ABOUT THIS TASK: If a line in the listing below includes the string "Tanzania", pull it out.

SUPPLIED RECORDS:
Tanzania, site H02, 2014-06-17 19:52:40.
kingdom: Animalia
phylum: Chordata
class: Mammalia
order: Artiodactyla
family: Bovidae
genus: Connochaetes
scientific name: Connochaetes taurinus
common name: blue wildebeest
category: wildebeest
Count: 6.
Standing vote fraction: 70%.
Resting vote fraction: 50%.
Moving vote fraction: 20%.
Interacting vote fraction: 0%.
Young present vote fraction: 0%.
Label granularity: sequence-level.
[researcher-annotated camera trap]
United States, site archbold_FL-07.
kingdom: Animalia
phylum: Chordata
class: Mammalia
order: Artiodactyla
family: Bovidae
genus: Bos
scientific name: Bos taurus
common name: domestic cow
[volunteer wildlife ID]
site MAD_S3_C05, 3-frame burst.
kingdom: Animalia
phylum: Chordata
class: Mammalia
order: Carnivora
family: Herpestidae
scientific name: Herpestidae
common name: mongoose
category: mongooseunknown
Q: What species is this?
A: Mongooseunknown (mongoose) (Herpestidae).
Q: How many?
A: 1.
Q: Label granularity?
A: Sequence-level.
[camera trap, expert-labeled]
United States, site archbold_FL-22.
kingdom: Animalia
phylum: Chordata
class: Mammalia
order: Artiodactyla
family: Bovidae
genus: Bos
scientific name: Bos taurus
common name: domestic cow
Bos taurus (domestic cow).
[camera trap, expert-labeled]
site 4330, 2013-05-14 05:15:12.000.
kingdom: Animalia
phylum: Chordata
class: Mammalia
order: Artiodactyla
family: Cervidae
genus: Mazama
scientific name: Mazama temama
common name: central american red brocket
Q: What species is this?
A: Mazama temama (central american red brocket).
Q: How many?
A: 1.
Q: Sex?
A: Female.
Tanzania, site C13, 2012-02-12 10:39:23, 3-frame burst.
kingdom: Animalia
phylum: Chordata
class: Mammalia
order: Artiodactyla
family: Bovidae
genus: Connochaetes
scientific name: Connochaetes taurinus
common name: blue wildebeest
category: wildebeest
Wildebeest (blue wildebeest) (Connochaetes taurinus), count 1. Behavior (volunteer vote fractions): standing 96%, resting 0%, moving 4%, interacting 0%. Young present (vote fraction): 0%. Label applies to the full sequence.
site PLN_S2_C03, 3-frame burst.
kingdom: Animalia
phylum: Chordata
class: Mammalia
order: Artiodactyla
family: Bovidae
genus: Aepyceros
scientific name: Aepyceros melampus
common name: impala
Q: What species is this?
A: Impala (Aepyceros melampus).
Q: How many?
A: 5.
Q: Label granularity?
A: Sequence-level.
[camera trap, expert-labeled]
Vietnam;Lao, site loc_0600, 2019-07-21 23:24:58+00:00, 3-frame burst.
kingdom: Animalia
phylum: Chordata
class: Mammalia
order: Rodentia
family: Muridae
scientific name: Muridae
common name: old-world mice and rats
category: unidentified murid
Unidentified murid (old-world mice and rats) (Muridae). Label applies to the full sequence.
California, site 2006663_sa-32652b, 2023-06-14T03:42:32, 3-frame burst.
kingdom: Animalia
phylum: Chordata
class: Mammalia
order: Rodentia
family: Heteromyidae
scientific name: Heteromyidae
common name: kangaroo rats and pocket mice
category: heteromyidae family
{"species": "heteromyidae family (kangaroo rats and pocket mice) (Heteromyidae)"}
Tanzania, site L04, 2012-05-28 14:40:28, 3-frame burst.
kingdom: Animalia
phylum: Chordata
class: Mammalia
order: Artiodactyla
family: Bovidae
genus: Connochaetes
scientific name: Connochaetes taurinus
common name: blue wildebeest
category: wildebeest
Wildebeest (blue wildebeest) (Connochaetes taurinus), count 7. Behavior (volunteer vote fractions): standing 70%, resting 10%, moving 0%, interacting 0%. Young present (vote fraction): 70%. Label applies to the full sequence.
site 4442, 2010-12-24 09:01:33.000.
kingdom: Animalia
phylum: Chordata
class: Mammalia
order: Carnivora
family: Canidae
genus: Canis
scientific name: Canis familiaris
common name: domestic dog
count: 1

TASK OUTPUT:
Tanzania, site H02, 2014-06-17 19:52:40.
Tanzania, site C13, 2012-02-12 10:39:23, 3-frame burst.
Tanzania, site L04, 2012-05-28 14:40:28, 3-frame burst.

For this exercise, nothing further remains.